Reputation: 68658
I'm just wondering if all of the following joins are logically equivalent, and if not, why not?
SELECT t1.x, t2.y from t1, t2 where t1.a=t2.a and t1.b=t2.b and t1.c = t2.c;
SELECT t1.x, t2.y from t1 join t2 on t1.a=t2.a where t1.b=t2.b and t1.c = t2.c;
SELECT t1.x, t2.y from t1 join t2 on t1.a=t2.a and t1.b=t2.b where t1.c = t2.c;
SELECT t1.x, t2.y from t1 join t2 on t1.a=t2.a and t1.b=t2.b and t1.c = t2.c;
I guess my real question is: does combining "where" with "on" doing something different from just having multiple conditions ANDed together with "on"?
I work with MySQL, in case that makes a difference.
Upvotes: 5
Views: 620
Reputation: 28204
For INNER JOIN it makes no logical difference and optimizer should produce same plans. But for OUTER joins it becomes important whether you put condition in WHERE or FROM ... JOIN clause. This is because FROM and ON clauses are processed before WHERE clause: ANSI SQL logical query processing http://www.sqlmag.com/Files/09/94378/Figure_01.jpg
Upvotes: 2
Reputation: 5078
They are logically equivalent. However, where you define the join conditions makes a difference as to how many records are used in the temporary table on which the where clause is applied. That is,
If table t1, t2 and t3 had 10 records each, the statement,
SELECT t1.x, t2.y from t1, t2 where t1.a=t2.a and t1.b=t2.b and t1.c = t2.c;
results in 1000 records of a permutation of the three tables records and then the where clause is applied.
For
SELECT t1.x, t2.y from t1 join t2 on t1.a=t2.a and t1.b=t2.b and t1.c = t2.c;
only ten records are in the temporary table before any where clause (none in this case) is applied. The second method is much faster when working with large tables.
Upvotes: 1
Reputation: 562891
Yes, as others have stated, the result is the same from all these queries.
FWIW, you can also use this shorthand syntax when you're doing an equi-join on column names that are the same in both tables:
SELECT t1.x, t2.y from t1 join t2 using (a, b, c);
As far as optimization, it should be optimized the same.
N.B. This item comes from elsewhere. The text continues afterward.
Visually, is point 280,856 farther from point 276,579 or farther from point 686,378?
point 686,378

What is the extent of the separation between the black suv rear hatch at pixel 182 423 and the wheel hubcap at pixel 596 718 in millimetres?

That is, the RDBMS should be smart enough to analyze the WHERE
syntax the same, and perform joins instead of generating an intermediate huge cross-join result and applying filtering conditions to it. This is such a common type of query, that it's also common for a given RDBMS implementation to recognize and optimize it.
In the case of MySQL, join and where are (kind of) evaluated together. Try using EXPLAIN
to analyze your query. If the "type
" column indicates "eq_ref
" it means it's using an indexed join. This is the best type of join with respect to optimization. If "type
" is "ref
" it's good too.
You can get these join optimization types whether you put the condition in the JOIN...ON
clause or the WHERE
clause.
Upvotes: 2
Reputation: 132710
They are logically equivalent and should produce the same result. However, the last one is to be preferred as it states more correctly the semantics of the query - i.e. "join tables t1 and t2".
The WHERE clause should be used for "filtering" results of the join - e.g.
... WHERE t2.some_col > 10
Also, as Constantin has said in another answer, the 4 queries would be different if the join was an OUTER join.
Upvotes: 5